Несколько секунд мы смотрели друг другу в глаза. Думаю, что мои глаза излучали тепло. Его глаза были холодны. Для него я была всего лишь сестрой его жены, которая, к его радости, оказалась неглупой. Полагаю, с его скромностью он не мог пойти дальше. Но это было не все. Нет. Возможно, я во многом была осведомлена лучше, чем он, несмотря на разницу в возрасте. Иногда мне кажется, что некоторые женщины вроде меня рождаются, уже обладая знаниями об отношениях между людьми разного пола.

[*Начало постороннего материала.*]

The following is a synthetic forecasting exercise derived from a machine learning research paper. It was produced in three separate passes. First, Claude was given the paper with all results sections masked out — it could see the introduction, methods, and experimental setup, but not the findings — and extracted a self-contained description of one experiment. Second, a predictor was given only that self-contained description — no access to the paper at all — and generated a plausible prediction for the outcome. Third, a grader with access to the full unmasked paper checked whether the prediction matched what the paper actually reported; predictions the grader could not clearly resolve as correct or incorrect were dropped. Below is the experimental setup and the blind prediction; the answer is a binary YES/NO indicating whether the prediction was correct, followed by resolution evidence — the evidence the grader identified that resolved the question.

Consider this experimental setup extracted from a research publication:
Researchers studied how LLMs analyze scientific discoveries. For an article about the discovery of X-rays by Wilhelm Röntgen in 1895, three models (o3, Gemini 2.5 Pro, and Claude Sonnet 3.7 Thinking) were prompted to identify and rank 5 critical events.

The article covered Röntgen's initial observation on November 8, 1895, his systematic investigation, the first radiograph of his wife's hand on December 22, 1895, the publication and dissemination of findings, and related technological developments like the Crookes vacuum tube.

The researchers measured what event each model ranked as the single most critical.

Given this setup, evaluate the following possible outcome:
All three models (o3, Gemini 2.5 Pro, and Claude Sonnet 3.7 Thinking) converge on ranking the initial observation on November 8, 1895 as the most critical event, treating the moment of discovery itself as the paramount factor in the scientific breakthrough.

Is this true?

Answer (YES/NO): NO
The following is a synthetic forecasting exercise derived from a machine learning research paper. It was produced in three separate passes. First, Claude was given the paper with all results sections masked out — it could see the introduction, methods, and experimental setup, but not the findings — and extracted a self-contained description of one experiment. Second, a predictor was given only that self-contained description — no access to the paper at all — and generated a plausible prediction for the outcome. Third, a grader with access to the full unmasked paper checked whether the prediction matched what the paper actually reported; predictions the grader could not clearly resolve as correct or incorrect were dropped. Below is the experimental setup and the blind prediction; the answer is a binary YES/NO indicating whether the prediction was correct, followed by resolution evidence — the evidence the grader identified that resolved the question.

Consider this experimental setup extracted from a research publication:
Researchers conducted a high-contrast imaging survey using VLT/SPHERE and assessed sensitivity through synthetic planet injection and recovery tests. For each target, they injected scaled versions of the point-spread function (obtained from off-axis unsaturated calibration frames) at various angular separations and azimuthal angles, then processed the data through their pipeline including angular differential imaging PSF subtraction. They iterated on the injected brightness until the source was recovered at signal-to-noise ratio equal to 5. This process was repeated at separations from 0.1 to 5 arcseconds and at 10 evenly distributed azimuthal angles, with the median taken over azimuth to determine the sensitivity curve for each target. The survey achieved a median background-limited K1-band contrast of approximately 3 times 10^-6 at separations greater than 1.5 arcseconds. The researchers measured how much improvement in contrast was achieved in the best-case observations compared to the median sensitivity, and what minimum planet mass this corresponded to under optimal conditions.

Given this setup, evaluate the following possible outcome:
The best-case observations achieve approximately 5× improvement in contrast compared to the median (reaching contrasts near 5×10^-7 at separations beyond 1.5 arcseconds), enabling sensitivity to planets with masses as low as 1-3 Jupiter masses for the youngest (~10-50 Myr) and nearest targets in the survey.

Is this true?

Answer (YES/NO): NO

Я чувствовала что где-то под этой ледяной поверхностью таится страсть.

Я вспомнила, как поддразнивала Бастиана, как сумела не поддаться искушению, и теперь, конечно, сознавала, что Бастиан ничего для меня не значил. Я всего лишь слегка набралась опыта.

Я сказала:

— Мне многое известно о вас от сестры, она постоянно писала о вас в письмах, так что вы не такой уж незнакомец для меня. А кроме того, мы с сестрой — двойняшки… близнецы. Между нами существует прочная связь, и опыт одной из нас ощущается другой.

Я встала. Он взял меня за руку, пожал ее и искренне сказал:

— Надеюсь, вам понравится у нас.

— Я в этом, уверена, — ответила я.

Он проводил меня до двери комнаты, где уже поджидала Феб. Она изобразила реверанс, и я вошла в комнату, оставив генерала за дверью.

Подойдя к кровати, я уселась на нее. Феб расстегнула мне платье.

— Вам понравился этот джентльмен.

Это было констатацией факта, а не вопросом.

— Да, — ответила я, — мне понравился этот джентльмен.

— Вы там внизу сидели вдвоем…

— А ты полагаешь, что это нехорошо, Феб?

— Ну, госпожа, это не по мне… Я рассмеялась.

— Ты напрасно беспокоишься за меня, Феб. Джентльмен, которого ты видела, это генерал Толуорти, муж моей сестры и, следовательно, мой зять.

Несколько секунд Феб таращилась на меня, а затем быстро опустила глаза, но я успела заметить мелькнувшее в них понимание.

Я была уверена, что Феб знает о моих приключениях с Бастианом. Пережив нечто подобное сама, она, должно быть, заметила мое приподнятое настроение; более того, она, видимо, знала, что оно означает. Она сама должна была испытывать эти ощущения в пшеничных полях, в объятиях мужчины, ставшего отцом ее ребенка, который был и ее позором и ее спасением.